SRC pushes development of biogas

THE Scientific Research Council (SRC) is taking steps to ramp up the usage of biogas as a fuel source across all sectors of society, with particular sights set on developing it as vehicular fuel and bottled gas.

To that end, the council is organising a workshop to train engineers, scientists, contractors, developers and others in the application of the technology.

According to manager of the process development division, Julia Brown, the workshop — which has been rescheduled for July 11-14 — will not only serve to create awareness of the technology and its products, but will also get contractors involved in implementing the technology from the point of view of revenue generation.

She told the Jamaica Observer that while biogas — a renewable energy source produced from the degradation or organic waste such as sewage and animal and food waste — is already used to some degree in cooking, heating, brooding, and electricity generation on the island, Jamaica has so far not been reaping the benefit of the technology on a broad scale.

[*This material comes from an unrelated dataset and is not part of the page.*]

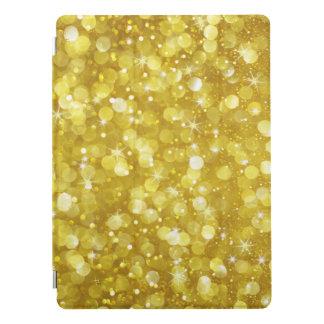 Capa Para iPad Pro Brilho & Sparkles Glam de Bokeh do ouro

Part of the reason, she readily admitted, is the negative associations of some of the sources of the gas, particularly sewage.

“It is highly utilised,” Brown said of biogas in Jamaica. “We’ve been using it to generate electricity, we’ve been using it for cooking and heating and brooding. At one time we had two farmers who were using biogas in their operations, which included the factory and the household. We have schools and other institutions that are using it for cooking.”

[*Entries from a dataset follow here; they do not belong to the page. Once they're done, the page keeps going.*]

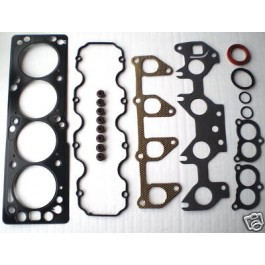 ASTRA COMBO MERIVA 1.6 8V Z16SE 2000 on HEAD GASKET SET
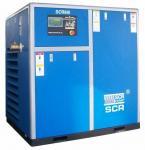 Compressor de ar do parafuso (séries de SCR60I)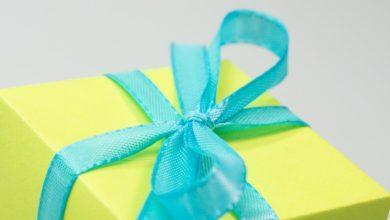 Что подарить свекрови на 8 марта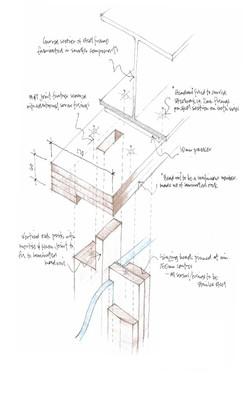 NPT01-Sketch Detail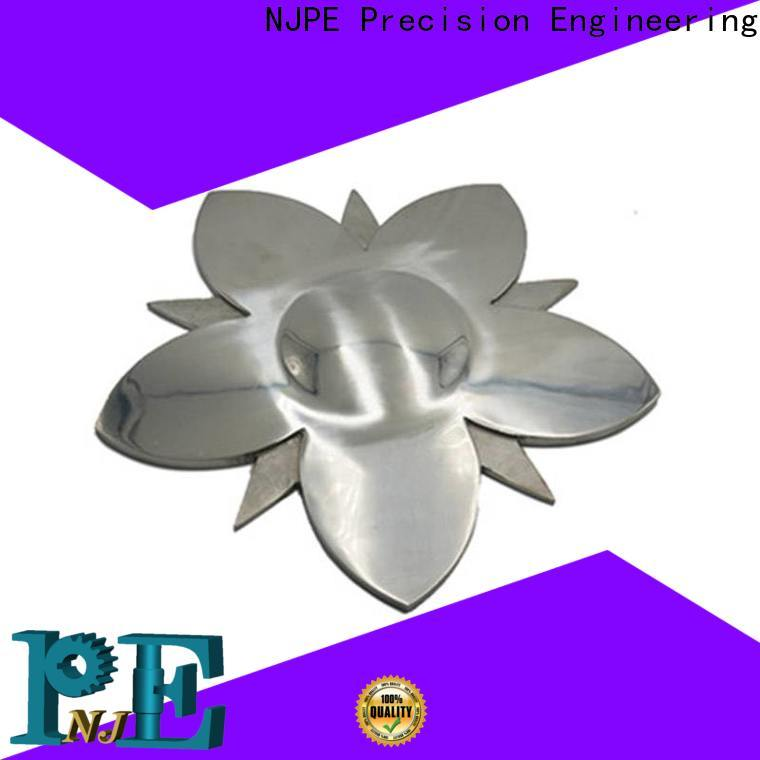 NJPE die high speed machining marketing for industrial automation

There is also “a major fast food facility that uses biogas, but the process development manager declined naming the facility for fear that it will attract negative attention.

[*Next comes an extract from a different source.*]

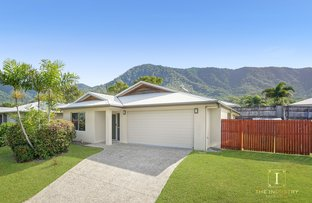 Picture of 20 Cadell Street, Bentley Park QLD 4869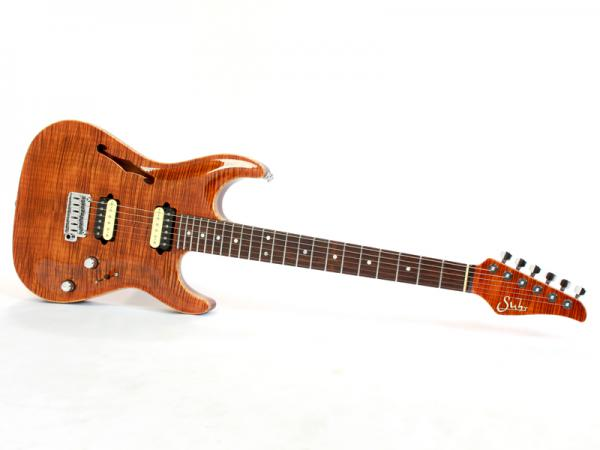 "Suhr ( サー ) Carve Top Standard RB ""F-Hole & Brazilian Rosewood Fingerboard"""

“We have to be very careful how we promote and market it (biogas use) because there are people who say they think the sewage will get into their food,” Brown told the Observer.

But the SRC is not allowing negative public perception to halt its development of the resource.

Over the last few years it has been testing the production of the fuel at five health care facilities across the island and has reported that one of them is expected to go online “in the next two to three months”. The facilities are Percy Junor, Sav-la-Mar and Noel Holmes hospitals, as well as Ulster Spring and Fellowship health centres.

“The aim of the technology is to make waste a resource and in so doing, realise the benefits of our waste, not only as an individual but as a nation and the world at large, because biogas is a source of energy and can be a replacement for fossil fuel,” Brown argued.

Further, she said, capturing the methane naturally produced by the degradation of organic material will help slow the warming of global temperatures.

“If we wantonly dispose of our waste it is going to produce biogas. Biogas has methane and methane is 21 times more potent than carbon dioxide, which you know is a major greenhouse gas. If we do not harness and treat it as a fuel source, it is goign to be there causing ozone layer depletion and contributing to climate change,” she explained.

Biogas is primarily methane and carbon dioxide. It is considered to be a renewable resource because its production-and-use cycle is continuous and it generates no net carbon dioxide. In the UK, for example, it is estimated to have the potential to replace around 17 per cent of vehicle fuel.

“SRC, in our capacity as research and development institution, has been pushing biogas for a long time because of the role programme plays. We now want to take it to the next level but we need major investment,” Brown said.

To that end, she said Jamaica is in talks with partners from the region, some of whom have already been developing the resource in their own countries, for technical and financing support.